7:27 am on Aug 27, 2002 (gmt 0)

WebmasterWorld Senior Member 10+ Year Member Top Contributors Of The Month



jm_uk
Client side code that is executed each time the page loads has the capability of providing you with more accurate stats. The reason for this is caching. The more static a site is the more of their content that can be cached by proxies etc. With client side code you can ensure that every page request reaches the tracking server.
Logically, this sounds like a good way to get more accurate reports than a log analyzer would. However, I really haven't seen any systems working this way, so I don't have any real world experience to judge from.

statomatic
I wrote a program ... there are 3 versions of it. Most accurate is version that works with log files, then one that works through SSI, and least accurate ... is version that tracks visitors using img tag
I am curious why the SSI is considered less accurate than the logs. Could you clarify this a bit?

statomatic

7:44 am on Aug 27, 2002 (gmt 0)

10+ Year Member



If you have logs, they contain information about access to the whole site, images, html files, text files, etc. With SSI you can only track HTML pages, so if someone requests a non-html type file from the server SSI version will not see that request. You can also extract more info from the logs, like data transfer, status codes, file types requests, etc.

jm_uk

9:52 pm on Aug 27, 2002 (gmt 0)

10+ Year Member



I'm responding to Bill's question:

"Do any of the commercial stats packages out there have tracking codes that you can put on your pages and run yourself? Writing a whole system like that could be a bit time consuming."

Commercial stats software vendors are increasing starting to understand the value of client side data collection and are starting to provide this type of code to use with their analysis software. As far as the software vendors are concerned, this is just another way of capturing data to feed into their program.

There is no reason why a site cannot insert client-side code that makes requests to a server on the same domain as the web server, thus eliminating the little third-party cookie security alerts in IE6.
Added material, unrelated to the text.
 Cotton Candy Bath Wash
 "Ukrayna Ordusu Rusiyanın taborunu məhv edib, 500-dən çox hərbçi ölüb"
Stats vendors should give this code to customers along with either a. a pre-processing script to turn the resultant log output into a standard web log or b. a new version of their software that supports the client side data that has been captured.
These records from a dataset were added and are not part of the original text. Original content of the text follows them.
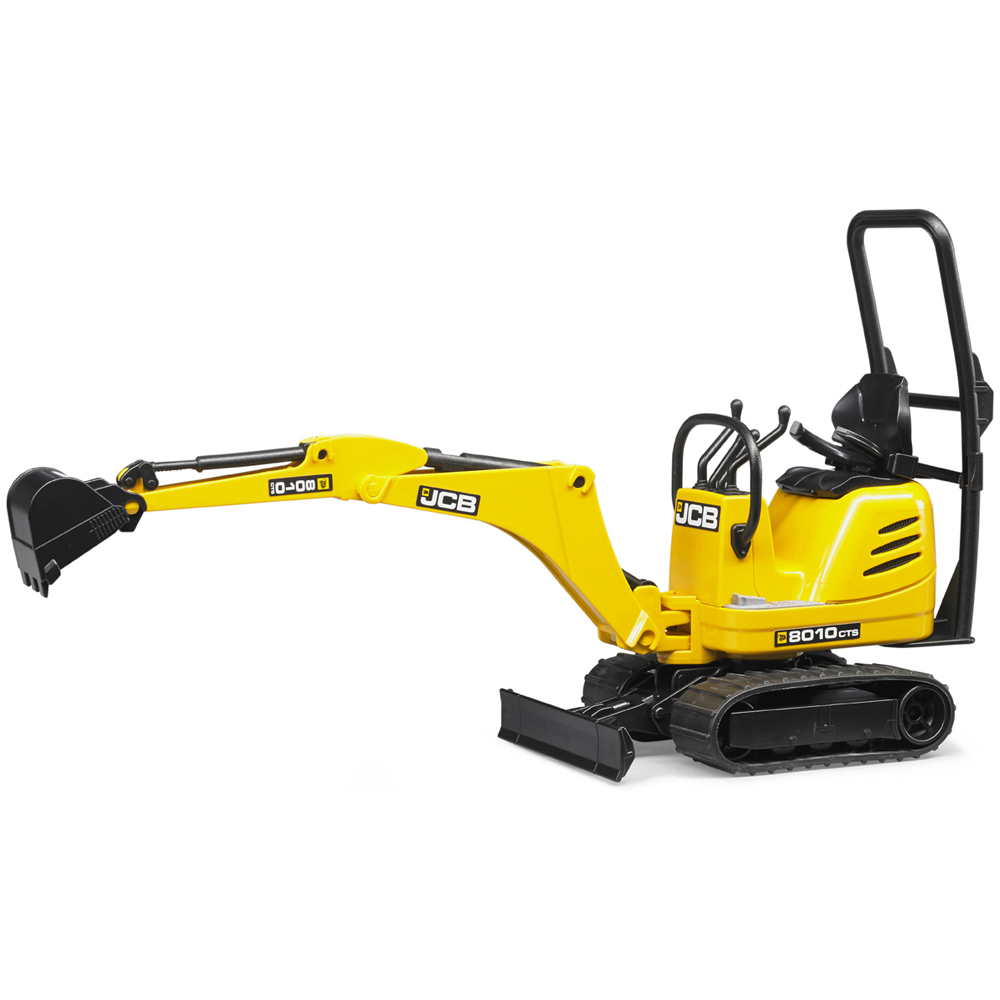 Bruder Kids bworld 8010 CTS JCB Micro Excavator Playset Model Image 2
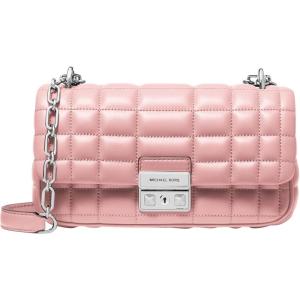 imageMichael Kors Tribeca Small Convertible Chain Shoulder BagSmokey Rose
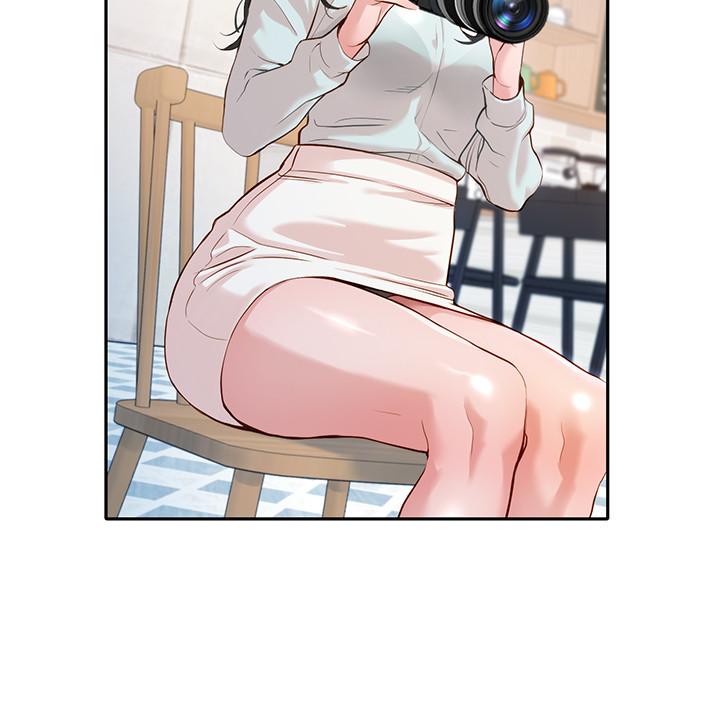 女神写真第8话-屁股就在眼前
I think it is only a matter of time before WebTrends ships its page dot code to all customers of the log analyser program so they can collect their data in this way.

Some of the higher end analysis packages already offer this (like NetGenesis).

bill

3:23 am on Aug 28, 2002 (gmt 0)

WebmasterWorld Senior Member 10+ Year Member Top Contributors Of The Month



Thanks for your input jm_uk. It sounds like a new way to approach website statistics to me. I guess now I'm wondering why this sort of combination server log/client-side code solution hasn't been used more. Is it that difficult to implement even on a consumer level package? It seems that a system like this could reduce or eliminate a lot of proxy cache issues that exist with server logs. Wouldn't this result in more accurate statistics?

Birdman

11:43 am on Aug 28, 2002 (gmt 0)

WebmasterWorld Senior Member 10+ Year Member



Just for the record, I was using one of those client-side, third party scripts. I only had them on the index and subcats pages. Just rremoved them during a remodel and have to say that I miss the stats I got from them. My log stats are ok, but I can't get the full referer url. (eg everything after ?) Now I can't track what keywords are being used at Google. I believe our host offers access to raw logs(upon request), so maybe that is what I need to do to get more accurate stats. As stated earlier, I just did'nt like the code bloat. I also liked the idea of running your own script.